──────── Task input ────────

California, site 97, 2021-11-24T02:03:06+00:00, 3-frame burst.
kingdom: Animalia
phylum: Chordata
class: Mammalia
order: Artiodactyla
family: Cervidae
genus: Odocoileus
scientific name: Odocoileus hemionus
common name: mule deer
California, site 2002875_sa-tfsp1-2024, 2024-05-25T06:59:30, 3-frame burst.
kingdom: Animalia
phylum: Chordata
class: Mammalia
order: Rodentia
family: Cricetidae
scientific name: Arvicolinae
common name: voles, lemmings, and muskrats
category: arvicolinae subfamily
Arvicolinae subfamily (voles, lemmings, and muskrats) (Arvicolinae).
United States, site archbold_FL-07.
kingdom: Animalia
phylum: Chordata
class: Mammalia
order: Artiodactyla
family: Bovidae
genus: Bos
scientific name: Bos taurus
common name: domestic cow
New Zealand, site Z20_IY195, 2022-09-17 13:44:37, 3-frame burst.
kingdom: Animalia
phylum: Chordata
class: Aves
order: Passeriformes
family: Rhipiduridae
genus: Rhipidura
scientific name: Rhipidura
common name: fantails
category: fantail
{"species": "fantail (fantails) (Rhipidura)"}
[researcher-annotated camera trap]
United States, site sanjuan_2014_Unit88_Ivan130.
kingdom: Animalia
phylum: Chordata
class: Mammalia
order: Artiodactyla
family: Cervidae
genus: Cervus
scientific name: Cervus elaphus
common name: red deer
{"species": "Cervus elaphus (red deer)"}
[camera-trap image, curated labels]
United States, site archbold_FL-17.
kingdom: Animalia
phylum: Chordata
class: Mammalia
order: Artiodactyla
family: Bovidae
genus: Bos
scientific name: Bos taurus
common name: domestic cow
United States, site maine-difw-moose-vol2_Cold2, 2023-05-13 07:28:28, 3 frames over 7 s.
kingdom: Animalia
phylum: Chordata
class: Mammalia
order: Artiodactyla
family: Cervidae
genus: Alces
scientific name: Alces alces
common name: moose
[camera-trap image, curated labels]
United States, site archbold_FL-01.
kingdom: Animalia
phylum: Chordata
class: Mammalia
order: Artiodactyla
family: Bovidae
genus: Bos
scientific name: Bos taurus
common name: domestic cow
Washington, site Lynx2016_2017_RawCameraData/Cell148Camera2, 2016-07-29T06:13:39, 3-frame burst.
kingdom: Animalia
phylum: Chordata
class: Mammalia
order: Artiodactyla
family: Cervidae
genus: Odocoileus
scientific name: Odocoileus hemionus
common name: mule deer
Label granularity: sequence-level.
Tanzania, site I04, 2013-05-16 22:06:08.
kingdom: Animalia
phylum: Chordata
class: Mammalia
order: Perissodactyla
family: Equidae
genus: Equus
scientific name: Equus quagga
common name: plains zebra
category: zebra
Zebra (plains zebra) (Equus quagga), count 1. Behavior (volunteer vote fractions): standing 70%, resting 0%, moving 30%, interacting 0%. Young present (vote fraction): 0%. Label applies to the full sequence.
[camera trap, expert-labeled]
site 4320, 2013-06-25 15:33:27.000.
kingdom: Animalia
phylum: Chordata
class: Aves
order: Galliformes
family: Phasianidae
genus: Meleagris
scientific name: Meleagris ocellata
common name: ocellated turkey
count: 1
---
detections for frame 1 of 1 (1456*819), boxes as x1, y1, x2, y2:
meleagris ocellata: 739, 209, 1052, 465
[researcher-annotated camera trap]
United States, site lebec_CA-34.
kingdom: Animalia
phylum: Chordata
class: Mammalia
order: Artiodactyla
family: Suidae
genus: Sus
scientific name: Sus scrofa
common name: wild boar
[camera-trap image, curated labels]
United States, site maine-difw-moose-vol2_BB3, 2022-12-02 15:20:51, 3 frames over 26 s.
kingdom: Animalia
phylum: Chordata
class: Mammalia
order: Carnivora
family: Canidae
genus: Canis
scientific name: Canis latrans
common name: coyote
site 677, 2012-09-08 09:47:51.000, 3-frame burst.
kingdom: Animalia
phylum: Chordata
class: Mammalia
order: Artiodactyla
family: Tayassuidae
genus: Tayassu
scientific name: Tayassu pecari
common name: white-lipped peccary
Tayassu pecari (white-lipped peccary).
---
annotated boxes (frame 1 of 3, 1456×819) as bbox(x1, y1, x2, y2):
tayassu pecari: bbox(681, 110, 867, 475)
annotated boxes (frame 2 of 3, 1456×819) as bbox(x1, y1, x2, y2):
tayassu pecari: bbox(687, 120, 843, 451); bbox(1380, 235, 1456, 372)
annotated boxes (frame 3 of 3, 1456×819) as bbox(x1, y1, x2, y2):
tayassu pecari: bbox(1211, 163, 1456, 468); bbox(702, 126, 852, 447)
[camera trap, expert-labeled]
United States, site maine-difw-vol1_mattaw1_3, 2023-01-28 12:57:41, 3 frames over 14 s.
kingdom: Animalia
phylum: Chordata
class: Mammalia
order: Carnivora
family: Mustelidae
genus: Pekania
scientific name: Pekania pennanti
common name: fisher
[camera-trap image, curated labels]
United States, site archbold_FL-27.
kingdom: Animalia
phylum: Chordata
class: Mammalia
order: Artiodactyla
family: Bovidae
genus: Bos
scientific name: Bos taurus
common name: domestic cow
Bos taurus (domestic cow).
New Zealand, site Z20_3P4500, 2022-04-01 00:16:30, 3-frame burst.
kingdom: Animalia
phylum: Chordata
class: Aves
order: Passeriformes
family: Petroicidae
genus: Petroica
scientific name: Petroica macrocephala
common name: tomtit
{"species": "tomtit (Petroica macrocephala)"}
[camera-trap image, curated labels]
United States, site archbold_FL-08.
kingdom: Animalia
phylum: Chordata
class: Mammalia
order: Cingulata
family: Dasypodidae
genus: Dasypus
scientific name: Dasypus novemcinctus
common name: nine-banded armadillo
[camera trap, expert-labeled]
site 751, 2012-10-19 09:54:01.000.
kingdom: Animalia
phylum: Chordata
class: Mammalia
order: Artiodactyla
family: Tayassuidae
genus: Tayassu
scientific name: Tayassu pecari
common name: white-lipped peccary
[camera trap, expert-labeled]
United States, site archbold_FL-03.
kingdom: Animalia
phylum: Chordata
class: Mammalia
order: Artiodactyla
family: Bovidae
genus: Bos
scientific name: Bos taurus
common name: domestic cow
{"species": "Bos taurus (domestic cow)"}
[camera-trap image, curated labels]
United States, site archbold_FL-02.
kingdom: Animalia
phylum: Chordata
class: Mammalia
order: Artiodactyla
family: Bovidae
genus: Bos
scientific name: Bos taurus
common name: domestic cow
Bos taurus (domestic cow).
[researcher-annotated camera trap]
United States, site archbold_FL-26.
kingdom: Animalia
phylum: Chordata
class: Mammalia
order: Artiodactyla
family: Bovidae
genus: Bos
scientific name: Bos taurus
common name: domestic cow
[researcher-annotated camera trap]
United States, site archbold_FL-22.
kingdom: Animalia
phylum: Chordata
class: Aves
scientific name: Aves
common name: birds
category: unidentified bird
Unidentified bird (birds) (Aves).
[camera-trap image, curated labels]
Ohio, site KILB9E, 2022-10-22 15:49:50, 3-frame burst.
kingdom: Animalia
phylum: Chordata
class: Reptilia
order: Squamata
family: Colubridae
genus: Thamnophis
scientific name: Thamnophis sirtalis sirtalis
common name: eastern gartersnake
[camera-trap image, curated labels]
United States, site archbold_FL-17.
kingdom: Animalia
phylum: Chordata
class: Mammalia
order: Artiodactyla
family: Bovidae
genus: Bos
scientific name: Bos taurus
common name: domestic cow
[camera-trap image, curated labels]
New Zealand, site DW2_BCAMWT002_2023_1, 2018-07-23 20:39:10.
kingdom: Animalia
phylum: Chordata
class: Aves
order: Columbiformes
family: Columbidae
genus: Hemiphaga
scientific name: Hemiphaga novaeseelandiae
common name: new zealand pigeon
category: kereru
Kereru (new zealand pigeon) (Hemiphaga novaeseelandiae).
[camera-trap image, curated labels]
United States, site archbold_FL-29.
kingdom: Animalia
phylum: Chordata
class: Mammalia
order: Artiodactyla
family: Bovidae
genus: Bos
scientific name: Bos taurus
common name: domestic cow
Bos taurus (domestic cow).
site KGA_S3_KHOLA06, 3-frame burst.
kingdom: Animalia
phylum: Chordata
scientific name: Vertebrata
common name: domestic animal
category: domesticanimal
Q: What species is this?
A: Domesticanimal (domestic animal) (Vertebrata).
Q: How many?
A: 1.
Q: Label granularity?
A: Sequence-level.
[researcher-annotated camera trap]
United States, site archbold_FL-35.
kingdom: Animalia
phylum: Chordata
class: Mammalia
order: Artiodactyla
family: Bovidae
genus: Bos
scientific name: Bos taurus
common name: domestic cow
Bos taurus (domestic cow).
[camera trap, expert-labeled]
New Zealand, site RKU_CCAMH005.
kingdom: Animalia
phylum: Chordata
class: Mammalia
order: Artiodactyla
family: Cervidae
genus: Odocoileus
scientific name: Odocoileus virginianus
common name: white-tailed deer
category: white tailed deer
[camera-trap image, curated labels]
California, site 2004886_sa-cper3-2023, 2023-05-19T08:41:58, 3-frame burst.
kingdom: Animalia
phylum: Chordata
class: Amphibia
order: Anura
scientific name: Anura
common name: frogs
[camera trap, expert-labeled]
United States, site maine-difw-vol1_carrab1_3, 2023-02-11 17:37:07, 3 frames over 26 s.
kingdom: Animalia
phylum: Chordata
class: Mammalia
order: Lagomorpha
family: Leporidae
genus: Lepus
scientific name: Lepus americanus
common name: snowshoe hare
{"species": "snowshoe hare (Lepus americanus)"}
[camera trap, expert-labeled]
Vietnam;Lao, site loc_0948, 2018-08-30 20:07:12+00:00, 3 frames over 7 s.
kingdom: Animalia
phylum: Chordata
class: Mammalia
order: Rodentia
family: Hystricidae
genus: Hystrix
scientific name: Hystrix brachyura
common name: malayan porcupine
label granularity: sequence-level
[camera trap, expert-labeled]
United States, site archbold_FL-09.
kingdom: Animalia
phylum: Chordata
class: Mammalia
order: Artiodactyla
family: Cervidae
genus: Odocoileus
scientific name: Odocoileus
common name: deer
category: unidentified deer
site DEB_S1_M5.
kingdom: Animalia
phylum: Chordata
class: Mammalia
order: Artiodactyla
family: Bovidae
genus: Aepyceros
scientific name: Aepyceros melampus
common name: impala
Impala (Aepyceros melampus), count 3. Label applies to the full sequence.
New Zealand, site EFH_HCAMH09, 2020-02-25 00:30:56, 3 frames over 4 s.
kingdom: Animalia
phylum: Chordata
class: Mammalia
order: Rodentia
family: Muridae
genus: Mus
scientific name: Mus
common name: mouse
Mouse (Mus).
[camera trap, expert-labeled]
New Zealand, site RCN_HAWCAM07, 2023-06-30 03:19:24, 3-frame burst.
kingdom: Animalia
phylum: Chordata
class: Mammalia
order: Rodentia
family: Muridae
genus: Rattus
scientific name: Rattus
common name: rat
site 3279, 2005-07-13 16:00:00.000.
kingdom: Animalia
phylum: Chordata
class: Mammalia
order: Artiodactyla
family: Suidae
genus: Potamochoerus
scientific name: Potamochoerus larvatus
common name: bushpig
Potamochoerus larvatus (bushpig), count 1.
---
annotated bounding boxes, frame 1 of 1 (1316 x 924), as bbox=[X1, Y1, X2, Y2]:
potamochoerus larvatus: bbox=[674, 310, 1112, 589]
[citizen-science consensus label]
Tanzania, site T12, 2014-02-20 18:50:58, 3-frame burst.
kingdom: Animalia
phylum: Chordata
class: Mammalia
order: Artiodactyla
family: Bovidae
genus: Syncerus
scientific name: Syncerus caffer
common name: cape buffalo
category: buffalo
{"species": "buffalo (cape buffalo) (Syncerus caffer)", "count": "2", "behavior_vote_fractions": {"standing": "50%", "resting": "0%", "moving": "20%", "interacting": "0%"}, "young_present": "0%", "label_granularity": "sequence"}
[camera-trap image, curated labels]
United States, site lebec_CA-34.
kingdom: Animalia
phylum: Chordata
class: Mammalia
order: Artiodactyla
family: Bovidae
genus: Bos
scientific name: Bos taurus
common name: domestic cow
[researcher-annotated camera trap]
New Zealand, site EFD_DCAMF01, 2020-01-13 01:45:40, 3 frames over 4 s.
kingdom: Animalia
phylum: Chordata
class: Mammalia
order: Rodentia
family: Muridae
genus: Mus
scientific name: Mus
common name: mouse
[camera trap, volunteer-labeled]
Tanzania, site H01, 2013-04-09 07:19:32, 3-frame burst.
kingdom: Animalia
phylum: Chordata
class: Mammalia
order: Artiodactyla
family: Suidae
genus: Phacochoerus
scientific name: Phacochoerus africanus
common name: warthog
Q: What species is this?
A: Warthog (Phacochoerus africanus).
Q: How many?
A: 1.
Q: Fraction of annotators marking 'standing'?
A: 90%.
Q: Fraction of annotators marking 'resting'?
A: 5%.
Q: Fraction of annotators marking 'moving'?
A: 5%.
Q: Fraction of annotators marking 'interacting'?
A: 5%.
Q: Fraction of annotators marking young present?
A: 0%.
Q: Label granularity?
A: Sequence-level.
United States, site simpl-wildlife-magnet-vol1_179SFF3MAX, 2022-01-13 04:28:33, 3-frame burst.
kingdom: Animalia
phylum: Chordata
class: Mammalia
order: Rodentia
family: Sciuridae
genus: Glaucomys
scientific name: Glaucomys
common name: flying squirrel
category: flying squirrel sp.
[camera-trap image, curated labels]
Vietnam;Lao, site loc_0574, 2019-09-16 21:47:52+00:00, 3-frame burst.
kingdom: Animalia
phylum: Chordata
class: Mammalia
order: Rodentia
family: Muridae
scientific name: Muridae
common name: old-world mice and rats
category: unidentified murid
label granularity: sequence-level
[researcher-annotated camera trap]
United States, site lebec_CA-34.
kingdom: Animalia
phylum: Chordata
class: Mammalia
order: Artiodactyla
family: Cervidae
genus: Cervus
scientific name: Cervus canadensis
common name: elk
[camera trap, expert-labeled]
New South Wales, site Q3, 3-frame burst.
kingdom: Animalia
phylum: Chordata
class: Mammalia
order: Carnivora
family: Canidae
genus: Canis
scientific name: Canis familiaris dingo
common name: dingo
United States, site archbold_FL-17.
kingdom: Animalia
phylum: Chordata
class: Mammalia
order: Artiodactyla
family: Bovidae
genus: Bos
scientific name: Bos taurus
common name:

────────

## Exercise objective:
Write down how many lines in the data contain "maine". Add nothing else.

## Exercise output:
4